_Text block_.
** START **
These days, I've gotten so good at it, I'll guess +/- 1 HB point...

"Soandso is about a 7, right?"
"Umm... I don't know, I'd say she's closer to an 8."
or..
"Meh, more like a 6."
:rolleyes:

Try guessing how good looking a woman is strictly by her phone demeanor, you'll get to know just how crappy hot women's character REALLY is. Hot women don't know you, have never seen you, and will still be b¡tches inappropriately... even when you are calling to HELP THEM! They'll do it regardless of what you can do for them.

Oh, and the bars I work at? I could go on for pages and pages about flat-out retarded behavior from 9's I get to watch and take part in and how it contrasts to the friendly and respectful behavior of 5-8's.

I'm going to stand firm on my belief that the hot women have garbage character whereas the average women have good character. I will acknowledge that there could be some exceptions, but I will also think that these exceptions are either in other countries besides the U.S., or recent imports.

Excellent examples.

I have had similar experiences.

Here is another example: I was at the bowling alley a few weeks ago with some friends of mine. The bartender there was HOT - 9 or so. But apparently this cvnt figured that being hot as all she needed to get tips. She basically threw our drinks at us, hardly aknowleding our existence, and it was NOT crowded, there was only 1 other dude and girl ordering drinks at the time.

WTF was that all about? We didn't hit on her, we couldn't even talk to her because of the way she was carrying herself. Her whole demeaner just screamed "I'm a b*tch".

Even if she had a bad day, or her boyfriend dumped her, whatever... there is no excuse to act unprofessional and cvnty at your job, or any time you're dealing with strangers.

This type of thing is all too common, it's not a rare thing.

And, don't even get me started on the hot girls I've actually DATED.

The key is to find a woman who you are attracted to, and who you get along well with. Looks are great, but if the personality isn't there to back them up, forget it.
 

STR8UP

Master Don Juan
Joined
Aug 10, 2002
Messages
6,911
Reaction score
123
Once again, you miss the point.

"Wasting character" is a poor choice of words. It's about her not DISPLAYING her character to the guy she isn't interested in.

As Rollo said, there is a difference between a woman being a b!tch, and having a b!tch shield. Just because a woman throws out a filtering mechanism doesn't automatically mean she lacks character.
** END **
_Job A_. In the forum thread, where was the bartender who served the poster and his friends working?
_Job B_. Reproduce the part of the forum thread between "Here is another" and "dealing with strangers.", inclusive.
None of the data after this point is needed.

_Data supplied_.
** START **
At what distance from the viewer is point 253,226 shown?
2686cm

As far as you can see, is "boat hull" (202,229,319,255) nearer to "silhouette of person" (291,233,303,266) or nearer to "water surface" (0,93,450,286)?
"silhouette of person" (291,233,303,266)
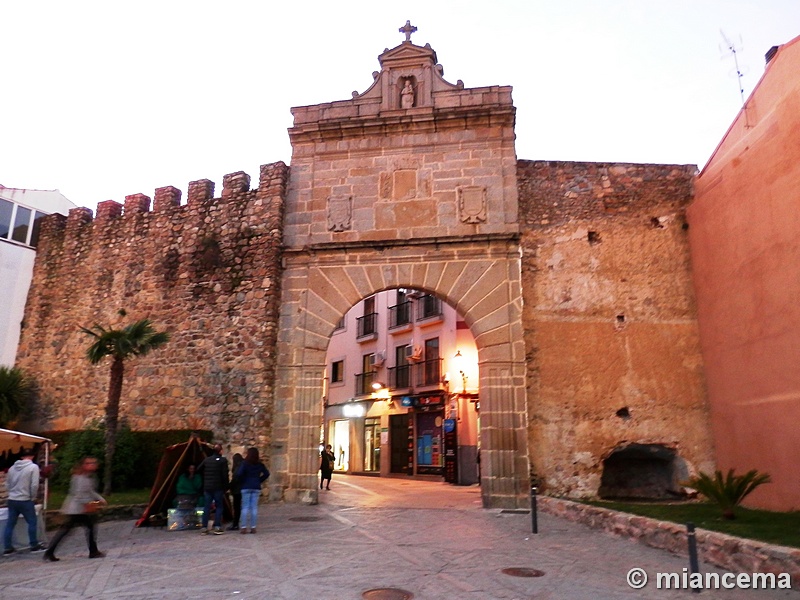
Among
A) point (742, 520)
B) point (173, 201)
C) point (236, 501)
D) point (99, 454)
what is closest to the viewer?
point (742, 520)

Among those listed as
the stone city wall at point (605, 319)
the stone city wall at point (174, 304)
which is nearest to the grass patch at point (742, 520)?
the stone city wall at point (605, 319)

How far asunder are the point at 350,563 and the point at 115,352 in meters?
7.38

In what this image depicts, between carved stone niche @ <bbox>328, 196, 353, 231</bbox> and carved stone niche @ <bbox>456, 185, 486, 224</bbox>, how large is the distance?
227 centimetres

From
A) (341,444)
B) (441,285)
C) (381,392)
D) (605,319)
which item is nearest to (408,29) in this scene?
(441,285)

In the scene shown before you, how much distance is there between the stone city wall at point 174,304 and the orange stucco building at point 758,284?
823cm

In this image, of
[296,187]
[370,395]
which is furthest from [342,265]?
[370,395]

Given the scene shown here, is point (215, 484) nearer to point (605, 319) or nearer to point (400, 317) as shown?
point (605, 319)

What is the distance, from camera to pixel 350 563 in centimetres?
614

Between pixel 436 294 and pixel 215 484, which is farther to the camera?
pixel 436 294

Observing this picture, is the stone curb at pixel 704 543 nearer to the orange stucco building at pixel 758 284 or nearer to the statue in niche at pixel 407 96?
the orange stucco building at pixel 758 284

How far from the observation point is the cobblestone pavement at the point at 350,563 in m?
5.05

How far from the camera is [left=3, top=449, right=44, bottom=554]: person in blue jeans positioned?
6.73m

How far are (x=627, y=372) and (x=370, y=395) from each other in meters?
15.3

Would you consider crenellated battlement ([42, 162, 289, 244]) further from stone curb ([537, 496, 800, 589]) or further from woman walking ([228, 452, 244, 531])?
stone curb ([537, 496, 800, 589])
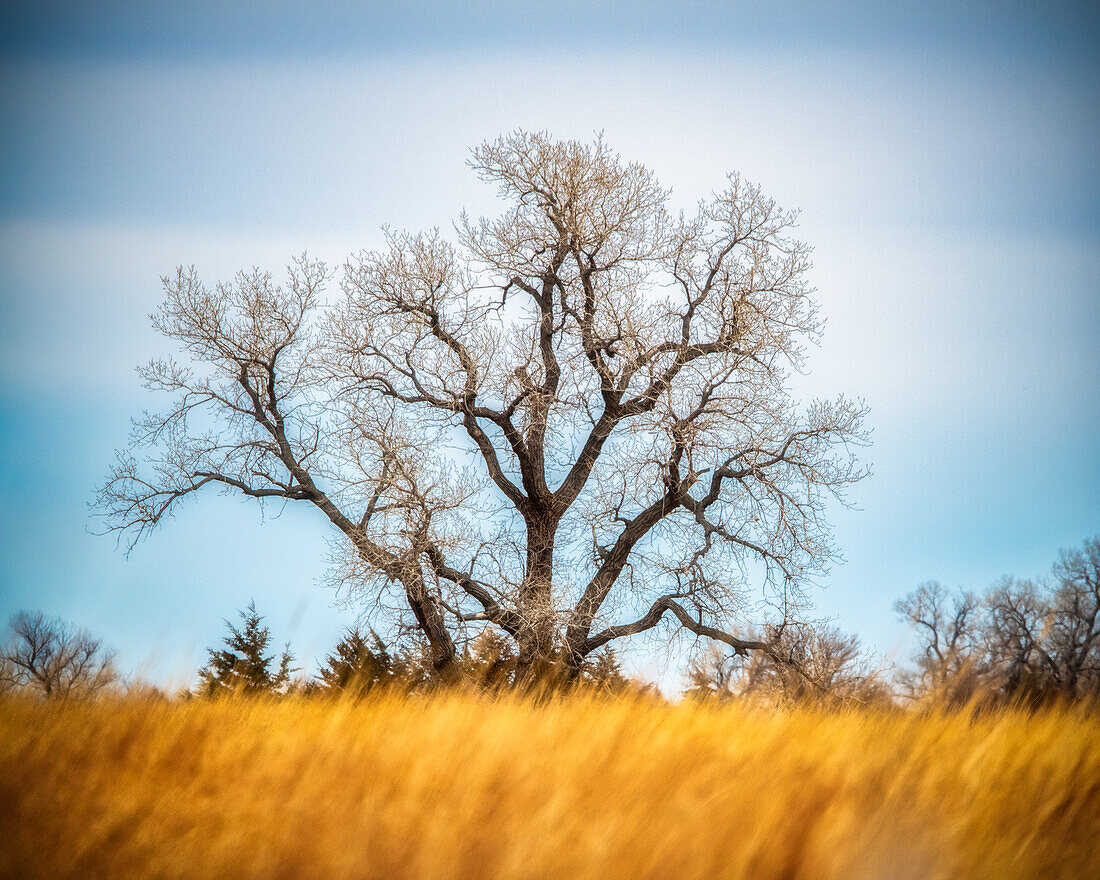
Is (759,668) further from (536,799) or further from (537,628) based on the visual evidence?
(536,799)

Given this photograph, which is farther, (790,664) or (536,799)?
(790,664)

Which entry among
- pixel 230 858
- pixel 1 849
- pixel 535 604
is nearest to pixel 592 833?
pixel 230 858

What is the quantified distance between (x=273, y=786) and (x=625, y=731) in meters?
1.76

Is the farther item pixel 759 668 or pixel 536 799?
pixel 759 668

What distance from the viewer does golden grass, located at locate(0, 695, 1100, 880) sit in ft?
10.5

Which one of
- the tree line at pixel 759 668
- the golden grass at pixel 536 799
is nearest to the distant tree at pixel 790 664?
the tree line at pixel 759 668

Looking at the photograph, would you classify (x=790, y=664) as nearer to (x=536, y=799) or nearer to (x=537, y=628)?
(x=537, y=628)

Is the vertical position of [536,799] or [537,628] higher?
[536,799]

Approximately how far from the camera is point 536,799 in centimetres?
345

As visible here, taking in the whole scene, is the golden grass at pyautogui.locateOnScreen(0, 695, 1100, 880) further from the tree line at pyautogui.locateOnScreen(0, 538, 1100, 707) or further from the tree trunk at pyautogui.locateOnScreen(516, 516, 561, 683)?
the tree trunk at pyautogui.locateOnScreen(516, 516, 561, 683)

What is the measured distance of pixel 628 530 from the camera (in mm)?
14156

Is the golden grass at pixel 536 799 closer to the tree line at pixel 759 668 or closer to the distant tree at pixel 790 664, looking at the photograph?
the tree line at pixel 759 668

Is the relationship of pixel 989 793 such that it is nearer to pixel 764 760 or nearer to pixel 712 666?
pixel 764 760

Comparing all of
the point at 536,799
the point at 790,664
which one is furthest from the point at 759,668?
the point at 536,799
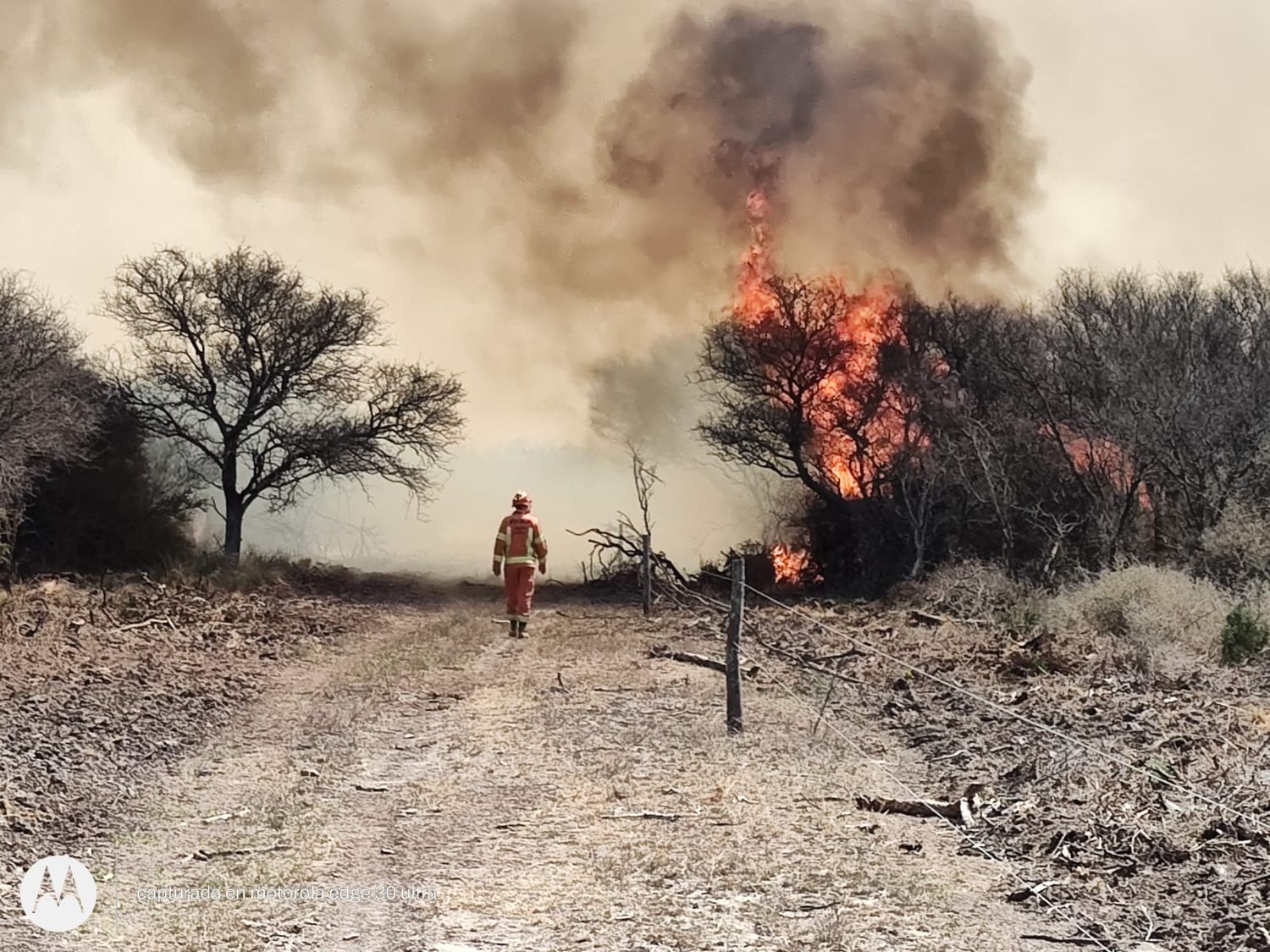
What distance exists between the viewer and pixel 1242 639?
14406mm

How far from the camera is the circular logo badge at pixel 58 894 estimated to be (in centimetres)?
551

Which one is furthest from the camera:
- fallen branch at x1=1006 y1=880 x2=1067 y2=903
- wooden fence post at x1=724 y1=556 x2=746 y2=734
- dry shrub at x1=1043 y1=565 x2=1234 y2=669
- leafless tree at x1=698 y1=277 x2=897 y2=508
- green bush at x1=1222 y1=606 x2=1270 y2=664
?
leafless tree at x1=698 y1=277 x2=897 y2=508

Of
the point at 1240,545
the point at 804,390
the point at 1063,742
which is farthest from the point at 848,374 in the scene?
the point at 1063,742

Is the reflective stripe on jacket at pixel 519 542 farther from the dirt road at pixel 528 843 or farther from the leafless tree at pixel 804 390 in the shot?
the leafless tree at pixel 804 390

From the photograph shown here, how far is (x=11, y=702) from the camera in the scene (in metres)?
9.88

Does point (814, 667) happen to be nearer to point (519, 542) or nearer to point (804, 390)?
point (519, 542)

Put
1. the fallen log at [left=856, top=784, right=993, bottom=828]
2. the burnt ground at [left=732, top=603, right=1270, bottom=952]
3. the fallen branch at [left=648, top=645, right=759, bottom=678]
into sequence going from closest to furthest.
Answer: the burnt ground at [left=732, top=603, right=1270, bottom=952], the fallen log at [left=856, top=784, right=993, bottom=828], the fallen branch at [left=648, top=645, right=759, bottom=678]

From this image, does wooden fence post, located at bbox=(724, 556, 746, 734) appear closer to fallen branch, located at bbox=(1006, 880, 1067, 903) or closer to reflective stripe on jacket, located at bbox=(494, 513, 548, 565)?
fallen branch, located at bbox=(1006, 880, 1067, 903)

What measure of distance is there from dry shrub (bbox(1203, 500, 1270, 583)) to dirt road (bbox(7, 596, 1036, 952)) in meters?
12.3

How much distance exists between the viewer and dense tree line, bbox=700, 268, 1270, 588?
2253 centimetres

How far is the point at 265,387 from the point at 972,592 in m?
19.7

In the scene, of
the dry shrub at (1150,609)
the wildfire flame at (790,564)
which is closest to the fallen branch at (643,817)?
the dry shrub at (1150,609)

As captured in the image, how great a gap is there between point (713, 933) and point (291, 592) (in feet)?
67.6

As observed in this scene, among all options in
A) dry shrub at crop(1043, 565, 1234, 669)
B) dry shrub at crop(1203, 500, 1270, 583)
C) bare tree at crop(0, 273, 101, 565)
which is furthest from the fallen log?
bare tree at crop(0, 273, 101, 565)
** END **
_Task answer A_. At a bowling alley.

_Task answer B_.
Here is another example: I was at the bowling alley a few weeks ago with some friends of mine. The bartender there was HOT - 9 or so. But apparently this cvnt figured that being hot as all she needed to get tips. She basically threw our drinks at us, hardly aknowleding our existence, and it was NOT crowded, there was only 1 other dude and girl ordering drinks at the time.

WTF was that all about? We didn't hit on her, we couldn't even talk to her because of the way she was carrying herself. Her whole demeaner just screamed "I'm a b*tch".

Even if she had a bad day, or her boyfriend dumped her, whatever... there is no excuse to act unprofessional and cvnty at your job, or any time you're dealing with strangers.